Já sobre o financiamento ao empreendimento de Vale do Lobo, Armando Vara foi taxativo durante a comissão parlamentar de inquérito, afirmando na altura acreditar que a CGD ainda ia ganhar dinheiro com o empreendimento.

“Estou seguro de que a CGD não perderá dinheiro com aquele ativo. Os ativos imobiliários, tal como desvalorizaram, agora estão a valorizar. O ‘resort’ teve condições para pagar 100 milhões de euros enquanto as condições eram muito difíceis”, assinalou Vara, em 22 de março de 2017.

“Vai ser vendido no mínimo pelo valor que a CGD lá colocou, mas atrevo-me a pensar que vai ser vendido acima desse valor”, afirmou.

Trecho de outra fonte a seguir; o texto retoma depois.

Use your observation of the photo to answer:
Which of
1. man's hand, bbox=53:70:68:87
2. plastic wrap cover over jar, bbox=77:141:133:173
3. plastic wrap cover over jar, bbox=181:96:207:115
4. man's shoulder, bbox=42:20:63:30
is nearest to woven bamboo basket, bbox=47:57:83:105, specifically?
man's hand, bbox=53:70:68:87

O ex-administrador da CGD disse ainda que à data o financiamento “estava a ser disputado por várias entidades”, e que “as garantias superavam largamente o montante que estava a ser pedido à CGD”.

Em 04 de janeiro de 2018, a CGD confirmou que vendeu 223 milhões de euros em créditos do empreendimento de Vale do Lobo à ECS Capital.

No entanto, no dia 07 de fevereiro deste ano, em audição na Comissão do Orçamento, Finanças e Modernização Administrativa, Paulo Macedo disse que o banco decidiu ficar com os créditos mais problemáticos, e que “a Caixa está determinada a não desistir e a recuperar dinheiro e valores que haja mesmo em situações muito difíceis”.

O parlamento debate hoje um projeto de resolução de CDS-PP, PSD, PS e BE para a constituição de uma comissão eventual de inquérito parlamentar à recapitalização da CGD e à gestão do banco.